Five major U.S. banking trade organizations have urged Congress to close perceived “loopholes” that allow crypto exchanges to offer stablecoin yields through affiliate programs and marketing arrangements, citing Treasury estimates of potential $6.6 trillion deposit outflows.

Citigroup analyst Ronit Ghose particularly warned that stablecoin interest payments could trigger 1980s-style deposit flight similar to when money market funds surged from $4 billion to $235 billion in seven years, draining traditional bank deposits.
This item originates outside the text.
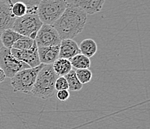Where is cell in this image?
<instances>
[{"mask_svg": "<svg viewBox=\"0 0 150 129\" xmlns=\"http://www.w3.org/2000/svg\"><path fill=\"white\" fill-rule=\"evenodd\" d=\"M71 65L74 68L79 70V69H89L91 66V60L85 55L81 53L76 55L73 58L69 60Z\"/></svg>", "mask_w": 150, "mask_h": 129, "instance_id": "16", "label": "cell"}, {"mask_svg": "<svg viewBox=\"0 0 150 129\" xmlns=\"http://www.w3.org/2000/svg\"><path fill=\"white\" fill-rule=\"evenodd\" d=\"M1 1L10 5H12L15 2H21L26 5L27 8H31L33 7H38V4L40 3L41 0H1Z\"/></svg>", "mask_w": 150, "mask_h": 129, "instance_id": "21", "label": "cell"}, {"mask_svg": "<svg viewBox=\"0 0 150 129\" xmlns=\"http://www.w3.org/2000/svg\"><path fill=\"white\" fill-rule=\"evenodd\" d=\"M11 13L16 18L23 17L27 13V6L21 2H17L11 5Z\"/></svg>", "mask_w": 150, "mask_h": 129, "instance_id": "19", "label": "cell"}, {"mask_svg": "<svg viewBox=\"0 0 150 129\" xmlns=\"http://www.w3.org/2000/svg\"><path fill=\"white\" fill-rule=\"evenodd\" d=\"M42 22L38 14L26 13L23 17L16 18L11 29L24 37L35 40L38 31L41 28Z\"/></svg>", "mask_w": 150, "mask_h": 129, "instance_id": "5", "label": "cell"}, {"mask_svg": "<svg viewBox=\"0 0 150 129\" xmlns=\"http://www.w3.org/2000/svg\"><path fill=\"white\" fill-rule=\"evenodd\" d=\"M52 64H44L38 73L31 94L42 99H49L54 93V83L58 78Z\"/></svg>", "mask_w": 150, "mask_h": 129, "instance_id": "2", "label": "cell"}, {"mask_svg": "<svg viewBox=\"0 0 150 129\" xmlns=\"http://www.w3.org/2000/svg\"><path fill=\"white\" fill-rule=\"evenodd\" d=\"M38 46L36 43H34L33 46L29 49L20 50L16 49H11V54L20 61L26 63L30 68L36 67L41 64L39 60L38 51Z\"/></svg>", "mask_w": 150, "mask_h": 129, "instance_id": "8", "label": "cell"}, {"mask_svg": "<svg viewBox=\"0 0 150 129\" xmlns=\"http://www.w3.org/2000/svg\"><path fill=\"white\" fill-rule=\"evenodd\" d=\"M52 65L54 73H56L58 77L65 76L73 70V66L71 65L70 61L64 58H58Z\"/></svg>", "mask_w": 150, "mask_h": 129, "instance_id": "14", "label": "cell"}, {"mask_svg": "<svg viewBox=\"0 0 150 129\" xmlns=\"http://www.w3.org/2000/svg\"><path fill=\"white\" fill-rule=\"evenodd\" d=\"M79 53H81L79 47L73 39H65L61 41L58 58H64L69 61L71 58Z\"/></svg>", "mask_w": 150, "mask_h": 129, "instance_id": "11", "label": "cell"}, {"mask_svg": "<svg viewBox=\"0 0 150 129\" xmlns=\"http://www.w3.org/2000/svg\"><path fill=\"white\" fill-rule=\"evenodd\" d=\"M5 78H6V76H5V73H4L3 70L0 68V84H1L2 81H5Z\"/></svg>", "mask_w": 150, "mask_h": 129, "instance_id": "24", "label": "cell"}, {"mask_svg": "<svg viewBox=\"0 0 150 129\" xmlns=\"http://www.w3.org/2000/svg\"><path fill=\"white\" fill-rule=\"evenodd\" d=\"M58 99L61 102H65L69 98V91L68 90H63L58 91L56 94Z\"/></svg>", "mask_w": 150, "mask_h": 129, "instance_id": "23", "label": "cell"}, {"mask_svg": "<svg viewBox=\"0 0 150 129\" xmlns=\"http://www.w3.org/2000/svg\"><path fill=\"white\" fill-rule=\"evenodd\" d=\"M43 63L33 68L22 70L11 78V85L14 92H23L30 94L35 85L38 73L43 66Z\"/></svg>", "mask_w": 150, "mask_h": 129, "instance_id": "4", "label": "cell"}, {"mask_svg": "<svg viewBox=\"0 0 150 129\" xmlns=\"http://www.w3.org/2000/svg\"><path fill=\"white\" fill-rule=\"evenodd\" d=\"M35 40L32 39L27 37L23 36L22 38L20 40H17L14 44L13 45L11 49H20V50H26L29 49L32 47Z\"/></svg>", "mask_w": 150, "mask_h": 129, "instance_id": "18", "label": "cell"}, {"mask_svg": "<svg viewBox=\"0 0 150 129\" xmlns=\"http://www.w3.org/2000/svg\"><path fill=\"white\" fill-rule=\"evenodd\" d=\"M11 8V5L0 0V35L5 30L11 28L16 20Z\"/></svg>", "mask_w": 150, "mask_h": 129, "instance_id": "9", "label": "cell"}, {"mask_svg": "<svg viewBox=\"0 0 150 129\" xmlns=\"http://www.w3.org/2000/svg\"><path fill=\"white\" fill-rule=\"evenodd\" d=\"M64 77L67 81L68 90L72 91V92H76V91H79L80 90H81L83 85L78 79L76 75V71L72 70Z\"/></svg>", "mask_w": 150, "mask_h": 129, "instance_id": "17", "label": "cell"}, {"mask_svg": "<svg viewBox=\"0 0 150 129\" xmlns=\"http://www.w3.org/2000/svg\"><path fill=\"white\" fill-rule=\"evenodd\" d=\"M105 0H74L73 5L82 9L87 14H95L101 11Z\"/></svg>", "mask_w": 150, "mask_h": 129, "instance_id": "12", "label": "cell"}, {"mask_svg": "<svg viewBox=\"0 0 150 129\" xmlns=\"http://www.w3.org/2000/svg\"><path fill=\"white\" fill-rule=\"evenodd\" d=\"M60 45L38 47V56L40 63L52 64L59 57Z\"/></svg>", "mask_w": 150, "mask_h": 129, "instance_id": "10", "label": "cell"}, {"mask_svg": "<svg viewBox=\"0 0 150 129\" xmlns=\"http://www.w3.org/2000/svg\"><path fill=\"white\" fill-rule=\"evenodd\" d=\"M79 49L81 54L90 58L97 51V45L93 39H85L80 43Z\"/></svg>", "mask_w": 150, "mask_h": 129, "instance_id": "15", "label": "cell"}, {"mask_svg": "<svg viewBox=\"0 0 150 129\" xmlns=\"http://www.w3.org/2000/svg\"><path fill=\"white\" fill-rule=\"evenodd\" d=\"M54 89L56 90H68V84L67 79L64 76H59L54 83Z\"/></svg>", "mask_w": 150, "mask_h": 129, "instance_id": "22", "label": "cell"}, {"mask_svg": "<svg viewBox=\"0 0 150 129\" xmlns=\"http://www.w3.org/2000/svg\"><path fill=\"white\" fill-rule=\"evenodd\" d=\"M76 75L80 82L84 85L90 82L92 79L93 73L89 69H79L76 71Z\"/></svg>", "mask_w": 150, "mask_h": 129, "instance_id": "20", "label": "cell"}, {"mask_svg": "<svg viewBox=\"0 0 150 129\" xmlns=\"http://www.w3.org/2000/svg\"><path fill=\"white\" fill-rule=\"evenodd\" d=\"M87 13L73 3L68 4L66 10L57 21L52 24L61 40L73 39L81 33L87 22Z\"/></svg>", "mask_w": 150, "mask_h": 129, "instance_id": "1", "label": "cell"}, {"mask_svg": "<svg viewBox=\"0 0 150 129\" xmlns=\"http://www.w3.org/2000/svg\"><path fill=\"white\" fill-rule=\"evenodd\" d=\"M0 68L3 70L7 78H11L20 70L30 67L15 58L10 49L2 47L0 48Z\"/></svg>", "mask_w": 150, "mask_h": 129, "instance_id": "6", "label": "cell"}, {"mask_svg": "<svg viewBox=\"0 0 150 129\" xmlns=\"http://www.w3.org/2000/svg\"><path fill=\"white\" fill-rule=\"evenodd\" d=\"M67 0H41L38 5V16L43 24L52 25L68 5Z\"/></svg>", "mask_w": 150, "mask_h": 129, "instance_id": "3", "label": "cell"}, {"mask_svg": "<svg viewBox=\"0 0 150 129\" xmlns=\"http://www.w3.org/2000/svg\"><path fill=\"white\" fill-rule=\"evenodd\" d=\"M35 40L38 47L57 46L60 45L61 41L55 28L52 25L48 24L42 25Z\"/></svg>", "mask_w": 150, "mask_h": 129, "instance_id": "7", "label": "cell"}, {"mask_svg": "<svg viewBox=\"0 0 150 129\" xmlns=\"http://www.w3.org/2000/svg\"><path fill=\"white\" fill-rule=\"evenodd\" d=\"M23 35L13 31V29L5 30L1 35H0V40L2 41L3 47L8 49H11L13 45L20 38L23 37Z\"/></svg>", "mask_w": 150, "mask_h": 129, "instance_id": "13", "label": "cell"}]
</instances>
The American Bankers Association and the Bank Policy Institute argued that joint marketing arrangements between issuers and exchanges could accelerate deposit flight during periods of financial stress.

Stripe CEO Patrick Collison reinforced this view, arguing that depositors “are going to, and should, earn something closer to a market return on their capital.”

Stablecoin Market Consolidation Faces Disruption From New Entrants

The long-standing Tether-Circle duopoly, which controls 86% of the $298 billion stablecoin market, faces mounting pressure from new issuers offering yield-sharing arrangements and customizable reserve structures.

Venture capitalist Nic Carter argued that the dominance of the two major issuers has begun declining from its 91.6% peak in March 2024, driven by intermediaries rolling their own stablecoins to capture reserve yield rather than surrendering revenue to third parties.

Similarly, Hyperliquid’s public bidding process for its stablecoin attracted proposals from Native Markets, Paxos, Frax, Agora, Sky, Curve, and Ethena.

The platform currently hosts $5.5 billion in USDC, representing 7.8% of the total USDC supply, and aims to reduce its dependence on Circle while capturing reserve yield.

Why It Matters

He foresaw that tech giants like Meta, Google, and Apple would soon leverage their massive distribution networks to offer stablecoins with better returns, instant settlement, 24/7 payments, and free transfers embedded directly into widely used apps and operating systems.

Banking Industry Fights Yield-Sharing as Deposit Flight Fears Mount

Details

The banking sector has mounted an aggressive lobbying campaign to prevent stablecoin platforms from offering competitive yields to holders, despite the GENIUS Act’s prohibition applying only to issuers, not intermediaries.

During that period, withdrawals exceeded new deposits by $32 billion between 1981 and 1982 as consumers chased higher returns.

However, the banking lobby’s position faces contradictions as major institutions simultaneously explore stablecoin opportunities.

Citigroup CEO Jane Fraser confirmed the bank is “looking at the issuance of a Citi stablecoin” while developing tokenized deposit services for corporate clients.

Jain dismissed banking concerns, noting that the prohibition on passing interest to stablecoin holders is “easily circumvented,” as evidenced by Coinbase’s yield-sharing with customers.

Given that average U.S. savings deposits yield just 0.40%, while $4 trillion in bank deposits earn 0% interest, Collison’s point is well-taken.

Exchanges and fintechs now face strong incentives to internalize yield rather than allowing Tether to earn approximately $35 million annually on every $500 million in deposits while the intermediary receives nothing.

Ethena’s USDe has emerged as the biggest success story of 2025, surging to a $14.7 billion supply by passing along yield from crypto-based trades.